練兵場の中央で、ふたりの王子が向かい合った。
「珍しく、感情的になっていますね」
エリオンは、いつものように落ち着いていた。
(エリオン……お前が俺をそうさせている)
高い塀にセレフィアの姫君を上げたのは、
俺に彼女の姿を見つけさせるためだったのか。
遠目でも、俺なら気づく。
そう考えたのだろう。
「……俺を、試すつもりか」
エリオンはすぐには答えず、柔らかく微笑んだ。
「考えすぎでは?」
その声音は静かだったが、言葉の奥には刃があった。
レンセリオンの眉がわずかに動いた。
(ただの思いつきだったのか。
そんなことで、セレフィアの姫君を危険な高さまで上げたのか)
「あの塀は、人の背丈を優に越える高さがある。
なぜ、そんな場所へ彼女を上げた」
声は冷静を装っていた。
だが、その奥にはかすかな揺れがあった。
「最悪の事態も想定した上で、安全は確保していました」
エリオンの声は静かだった。
「その保証はなかった」
「それだけですか?
……塀の上から、何が見えました?」
エリオンの口元がわずかに緩んだ。
レンセリオンの表情が、一瞬だけ引きつった。
(……そこは、今は関係ない)
乱れを断つように深く息を吸い、構え直した。
エリオンも同じように構えた。
「問題をすり替えるな。
俺は――お前の判断が正しかったのかを問うている」
ここは俺の国だ。
お前たちに何かあれば、責任を問われるのは――すべて、この国になる。
(お前は何を考えている。

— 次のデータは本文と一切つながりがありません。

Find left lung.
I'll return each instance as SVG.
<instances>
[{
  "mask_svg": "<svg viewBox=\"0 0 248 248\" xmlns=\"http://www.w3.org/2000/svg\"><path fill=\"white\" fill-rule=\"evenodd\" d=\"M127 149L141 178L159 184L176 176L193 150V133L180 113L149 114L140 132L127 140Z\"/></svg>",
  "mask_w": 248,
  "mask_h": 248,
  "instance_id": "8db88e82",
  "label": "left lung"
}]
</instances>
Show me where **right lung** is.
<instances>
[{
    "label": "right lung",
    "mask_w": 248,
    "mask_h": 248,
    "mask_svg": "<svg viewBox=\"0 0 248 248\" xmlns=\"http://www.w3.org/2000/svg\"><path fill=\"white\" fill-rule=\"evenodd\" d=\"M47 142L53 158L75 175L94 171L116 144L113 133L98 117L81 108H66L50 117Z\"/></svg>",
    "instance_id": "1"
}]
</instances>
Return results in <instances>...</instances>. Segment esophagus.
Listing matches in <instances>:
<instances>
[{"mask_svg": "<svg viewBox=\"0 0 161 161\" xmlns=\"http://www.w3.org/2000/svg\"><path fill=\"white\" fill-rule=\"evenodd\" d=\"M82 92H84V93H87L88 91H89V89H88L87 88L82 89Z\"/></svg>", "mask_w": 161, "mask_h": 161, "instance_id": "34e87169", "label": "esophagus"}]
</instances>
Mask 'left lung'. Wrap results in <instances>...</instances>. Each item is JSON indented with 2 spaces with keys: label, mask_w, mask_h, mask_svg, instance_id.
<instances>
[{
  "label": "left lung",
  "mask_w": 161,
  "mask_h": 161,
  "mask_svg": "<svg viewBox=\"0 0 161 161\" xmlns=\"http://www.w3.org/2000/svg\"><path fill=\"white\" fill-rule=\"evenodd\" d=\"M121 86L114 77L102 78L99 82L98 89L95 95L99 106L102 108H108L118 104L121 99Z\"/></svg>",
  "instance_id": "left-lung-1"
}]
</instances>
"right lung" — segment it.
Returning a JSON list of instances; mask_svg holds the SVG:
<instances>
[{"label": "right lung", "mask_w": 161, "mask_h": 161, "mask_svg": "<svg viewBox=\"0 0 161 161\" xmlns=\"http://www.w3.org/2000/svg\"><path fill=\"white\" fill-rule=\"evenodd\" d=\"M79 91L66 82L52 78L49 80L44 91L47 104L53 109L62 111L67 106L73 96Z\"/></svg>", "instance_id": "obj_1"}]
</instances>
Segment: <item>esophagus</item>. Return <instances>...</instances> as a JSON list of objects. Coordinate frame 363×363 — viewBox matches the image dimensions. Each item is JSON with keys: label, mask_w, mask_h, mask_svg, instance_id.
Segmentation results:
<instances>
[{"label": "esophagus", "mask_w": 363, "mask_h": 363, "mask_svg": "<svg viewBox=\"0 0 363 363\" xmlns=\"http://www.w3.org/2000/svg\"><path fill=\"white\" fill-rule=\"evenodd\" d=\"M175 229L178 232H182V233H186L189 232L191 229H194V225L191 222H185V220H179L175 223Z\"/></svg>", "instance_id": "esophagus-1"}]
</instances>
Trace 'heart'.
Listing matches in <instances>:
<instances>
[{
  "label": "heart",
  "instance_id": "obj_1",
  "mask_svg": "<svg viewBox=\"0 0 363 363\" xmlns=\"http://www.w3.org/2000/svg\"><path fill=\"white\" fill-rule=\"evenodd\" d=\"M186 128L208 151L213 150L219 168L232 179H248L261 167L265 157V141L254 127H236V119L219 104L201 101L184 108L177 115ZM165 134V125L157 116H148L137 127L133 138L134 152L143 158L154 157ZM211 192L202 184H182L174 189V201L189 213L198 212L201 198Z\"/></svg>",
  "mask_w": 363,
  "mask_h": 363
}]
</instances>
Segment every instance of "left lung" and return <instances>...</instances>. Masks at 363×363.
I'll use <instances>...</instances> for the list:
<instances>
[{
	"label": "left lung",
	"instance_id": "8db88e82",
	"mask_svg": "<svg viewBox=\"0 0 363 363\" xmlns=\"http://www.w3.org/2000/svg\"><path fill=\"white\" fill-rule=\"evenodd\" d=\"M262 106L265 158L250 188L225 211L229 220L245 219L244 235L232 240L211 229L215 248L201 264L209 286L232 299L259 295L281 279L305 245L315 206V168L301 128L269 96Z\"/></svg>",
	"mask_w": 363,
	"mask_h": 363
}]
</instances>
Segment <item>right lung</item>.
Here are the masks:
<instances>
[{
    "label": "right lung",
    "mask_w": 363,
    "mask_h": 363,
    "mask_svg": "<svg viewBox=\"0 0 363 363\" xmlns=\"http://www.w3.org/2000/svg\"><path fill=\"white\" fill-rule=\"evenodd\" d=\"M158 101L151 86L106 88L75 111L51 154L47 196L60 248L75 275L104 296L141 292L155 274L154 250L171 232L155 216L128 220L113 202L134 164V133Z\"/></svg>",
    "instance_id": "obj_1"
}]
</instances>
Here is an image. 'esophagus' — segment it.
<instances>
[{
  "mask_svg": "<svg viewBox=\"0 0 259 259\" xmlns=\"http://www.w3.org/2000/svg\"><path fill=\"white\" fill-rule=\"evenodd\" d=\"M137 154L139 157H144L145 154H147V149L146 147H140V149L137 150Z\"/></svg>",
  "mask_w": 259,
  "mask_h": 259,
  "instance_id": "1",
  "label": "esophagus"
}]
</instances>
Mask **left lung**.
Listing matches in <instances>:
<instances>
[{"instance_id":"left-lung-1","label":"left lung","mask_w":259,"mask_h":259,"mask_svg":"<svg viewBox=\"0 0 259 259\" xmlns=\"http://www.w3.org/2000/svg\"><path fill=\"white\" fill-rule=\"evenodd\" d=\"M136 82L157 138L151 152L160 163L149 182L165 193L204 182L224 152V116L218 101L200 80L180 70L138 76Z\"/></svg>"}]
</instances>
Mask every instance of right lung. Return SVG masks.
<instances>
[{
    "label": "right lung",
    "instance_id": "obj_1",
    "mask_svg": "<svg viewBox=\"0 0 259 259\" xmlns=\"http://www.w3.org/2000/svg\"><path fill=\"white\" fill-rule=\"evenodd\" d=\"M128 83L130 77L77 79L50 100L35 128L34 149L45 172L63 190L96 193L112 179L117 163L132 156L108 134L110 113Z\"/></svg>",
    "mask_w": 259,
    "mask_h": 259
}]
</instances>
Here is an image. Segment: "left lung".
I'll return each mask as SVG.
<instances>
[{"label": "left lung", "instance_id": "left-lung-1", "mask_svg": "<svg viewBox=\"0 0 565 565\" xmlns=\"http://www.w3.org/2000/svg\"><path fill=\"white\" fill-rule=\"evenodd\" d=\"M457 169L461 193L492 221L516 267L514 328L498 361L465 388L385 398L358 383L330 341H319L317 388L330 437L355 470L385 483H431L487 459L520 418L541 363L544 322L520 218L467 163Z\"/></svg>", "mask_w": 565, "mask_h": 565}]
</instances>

何を俺から引き出そうとしている)
レンセリオンは感情を押し込めるように、剣を握り直した。
刃が擦れる鋭い音。
次の瞬間、ふたりの剣がぶつかった。
レンセリオンの一撃は鋭く、真っ直ぐ。
対するエリオンの受けはしなやかで、力強い。
光と水――
二つの属性が交わるように、呼吸がぶつかった。
交錯したのは、ほんの数合。
剣の残響が響いた瞬間――
エリオンが低く問いを落とした。
「その正義で、本心を覆い隠すつもりですか。
……ほかに、何を隠しているのです?」
レンセリオンの肩がわずかに強張った。
目の奥に影が揺れた。
(本心……?
何のことだ)
この休む暇もない、感情の起伏。
説明しようのない、この感覚のことなのか。
(そうか……勘が鋭いお前のことだ。気づき始めているのか)
――ルクヴェルの影に。
「……知らなくていい」
震えを押し殺すような、短い一言。
エリオンの瞳が、何かを探るように細められた。
穏やかさはそのままに、その奥だけが鋭く光っていた。
(やはり……読まれている)
レンセリオンは、胸の奥がざわつくのを感じた。
触れられたくない場所に、手を伸ばされている感覚。
エリオンは何も言わない。
ただ、ほんの一瞬だけ揺れたその表情が、彼の疑念と推測のすべてを物語っていた。
静かに剣を下げると、エリオンは言った。
「……では、ここまでにしましょう」
レンセリオンも刃を伏せ、張り詰めていた気配がほどけていった。